The ordinance would make it illegal to sit or lie down from 10 a.m. to 7 p.m. daily and 10 p.m. to 3 a.m. Fridays and Saturdays in the city’s commercial districts, including 17th Avenue, 21st Avenue, Hover, Main Street, Downtown, Southwest and Ute Highway.
According to Public Safety Chief Zach Ardis, the law comes in response to concerns raised by the business community. Ardis confirmed that neither HOPE nor OUR Center were consulted because “this ordinance applies to everyone within this city, not just the unhoused.”
Sueltenfuss told Boulder Weekly in an email she did not hear about the ordinance until June 3, a full day after council gave a preliminary vote on the law.
“I tried to learn more in an outreach meeting that I made a point to go to,” she said, but the only mention of the ordinance was that it pertained to business districts. “Tonight I learned the point of the ordinance but, come on, it is about homeless individuals.”
In the end, council voted to table the ordinance until its second regular session in August to discuss alternatives with the various service providers throughout the city.

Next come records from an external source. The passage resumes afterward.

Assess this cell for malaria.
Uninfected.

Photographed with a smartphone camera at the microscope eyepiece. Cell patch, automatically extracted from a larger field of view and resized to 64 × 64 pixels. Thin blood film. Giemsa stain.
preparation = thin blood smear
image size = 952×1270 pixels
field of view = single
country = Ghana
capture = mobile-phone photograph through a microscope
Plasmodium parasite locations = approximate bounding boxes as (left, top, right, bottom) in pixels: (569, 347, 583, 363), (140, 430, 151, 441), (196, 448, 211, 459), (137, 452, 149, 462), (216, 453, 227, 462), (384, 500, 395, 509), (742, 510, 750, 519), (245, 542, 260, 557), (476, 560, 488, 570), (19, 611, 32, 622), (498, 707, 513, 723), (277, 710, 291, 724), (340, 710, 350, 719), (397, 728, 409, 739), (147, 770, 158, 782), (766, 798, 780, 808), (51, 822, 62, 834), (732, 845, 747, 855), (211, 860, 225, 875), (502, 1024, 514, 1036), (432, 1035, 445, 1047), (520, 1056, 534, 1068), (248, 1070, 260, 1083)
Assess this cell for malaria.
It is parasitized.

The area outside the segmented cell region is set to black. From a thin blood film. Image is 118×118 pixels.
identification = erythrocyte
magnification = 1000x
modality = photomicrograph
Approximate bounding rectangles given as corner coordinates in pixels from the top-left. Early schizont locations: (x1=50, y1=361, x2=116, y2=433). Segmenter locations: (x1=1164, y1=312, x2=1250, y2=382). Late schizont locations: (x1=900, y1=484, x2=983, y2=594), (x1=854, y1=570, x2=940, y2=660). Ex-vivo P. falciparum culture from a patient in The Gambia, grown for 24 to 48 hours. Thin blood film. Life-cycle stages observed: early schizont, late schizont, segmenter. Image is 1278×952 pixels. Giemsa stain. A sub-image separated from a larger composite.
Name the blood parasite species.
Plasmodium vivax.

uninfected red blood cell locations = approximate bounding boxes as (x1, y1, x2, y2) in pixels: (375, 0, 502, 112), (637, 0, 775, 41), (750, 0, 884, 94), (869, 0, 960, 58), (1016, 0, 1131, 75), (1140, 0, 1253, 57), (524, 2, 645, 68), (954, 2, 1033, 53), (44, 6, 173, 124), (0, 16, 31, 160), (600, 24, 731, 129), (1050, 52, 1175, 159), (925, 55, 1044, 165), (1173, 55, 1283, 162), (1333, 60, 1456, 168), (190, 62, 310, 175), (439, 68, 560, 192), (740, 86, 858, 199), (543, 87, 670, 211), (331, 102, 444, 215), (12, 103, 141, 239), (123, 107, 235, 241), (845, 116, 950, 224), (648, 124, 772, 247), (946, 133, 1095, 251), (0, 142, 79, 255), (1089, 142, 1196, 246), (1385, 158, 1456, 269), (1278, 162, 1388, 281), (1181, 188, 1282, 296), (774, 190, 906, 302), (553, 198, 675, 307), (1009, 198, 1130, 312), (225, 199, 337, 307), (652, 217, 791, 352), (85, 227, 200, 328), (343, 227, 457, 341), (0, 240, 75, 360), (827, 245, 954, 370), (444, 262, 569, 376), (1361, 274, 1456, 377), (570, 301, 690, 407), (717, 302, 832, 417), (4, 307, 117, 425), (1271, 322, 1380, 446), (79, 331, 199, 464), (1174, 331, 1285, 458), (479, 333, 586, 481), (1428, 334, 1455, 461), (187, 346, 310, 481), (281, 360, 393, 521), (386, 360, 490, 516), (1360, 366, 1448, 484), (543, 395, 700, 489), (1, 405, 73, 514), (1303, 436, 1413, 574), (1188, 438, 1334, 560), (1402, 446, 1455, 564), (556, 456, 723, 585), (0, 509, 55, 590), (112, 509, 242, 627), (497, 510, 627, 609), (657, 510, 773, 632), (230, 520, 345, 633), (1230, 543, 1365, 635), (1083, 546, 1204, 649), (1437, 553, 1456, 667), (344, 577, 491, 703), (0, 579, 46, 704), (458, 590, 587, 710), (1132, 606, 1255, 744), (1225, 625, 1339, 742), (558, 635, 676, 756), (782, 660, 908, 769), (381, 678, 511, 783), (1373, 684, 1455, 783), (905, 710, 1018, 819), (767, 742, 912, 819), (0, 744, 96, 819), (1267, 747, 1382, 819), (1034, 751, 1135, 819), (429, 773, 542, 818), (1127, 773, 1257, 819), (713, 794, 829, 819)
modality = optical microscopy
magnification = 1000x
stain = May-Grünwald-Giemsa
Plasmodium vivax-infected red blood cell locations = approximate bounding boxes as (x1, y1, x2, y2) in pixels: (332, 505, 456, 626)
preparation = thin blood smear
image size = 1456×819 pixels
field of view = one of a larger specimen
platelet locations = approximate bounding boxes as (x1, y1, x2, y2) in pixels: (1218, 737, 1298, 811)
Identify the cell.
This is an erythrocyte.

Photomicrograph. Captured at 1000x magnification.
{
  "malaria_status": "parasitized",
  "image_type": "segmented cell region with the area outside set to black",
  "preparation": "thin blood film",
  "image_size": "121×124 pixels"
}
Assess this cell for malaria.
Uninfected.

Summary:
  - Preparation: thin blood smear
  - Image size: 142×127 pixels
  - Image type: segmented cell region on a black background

- Voted to refer yet another attempt to add a plot of land along Quail Road to the city for potential development.
After a discussion that spanned nearly two entire council meetings earlier this year regarding a plan to annex roughly 18 acres of unincorporated Boulder County land to make way for more than 300 rental units, developers unexpectedly withdrew the application during council’s Feb. 4 meeting. While council had yet to vote on annexation, several members voiced concerns over the lack of affordable, for-sale homes.
This time, the developers have returned with a new application — with a formal commitment to designate at least 15% of the 310 units as for-sale, deed-restricted affordable housing in partnership with Habitat for Humanity.
Council was still split on the decision, voting 4-3 in favor of referring the request into the annexation referral process. Members again voiced concerns about the development plan focusing on apartments.
“If we know without a shadow of a doubt that we will only have 47 for-sale homes,” Longmont city council member Shiquita Yarborough said, “and there's no possibility of any more for-sale homes on that property, then why are we referring it?”
The city estimates the application process — generally mired by multiple rounds of input from city utility and service providers, public comment periods and Planning and Zoning Commission review — could take anywhere between 6-9 months. At the end of the process, the annexation application will return to council to be voted on again.